*Dataset*:
---------------

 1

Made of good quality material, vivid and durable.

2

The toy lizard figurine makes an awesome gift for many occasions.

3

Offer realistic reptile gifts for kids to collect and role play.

---------------

*Assigned task*: Give back the whole of the data above, exactly as written.

*Your solution*:
 1

Made of good quality material, vivid and durable.

2

The toy lizard figurine makes an awesome gift for many occasions.

3

Offer realistic reptile gifts for kids to collect and role play.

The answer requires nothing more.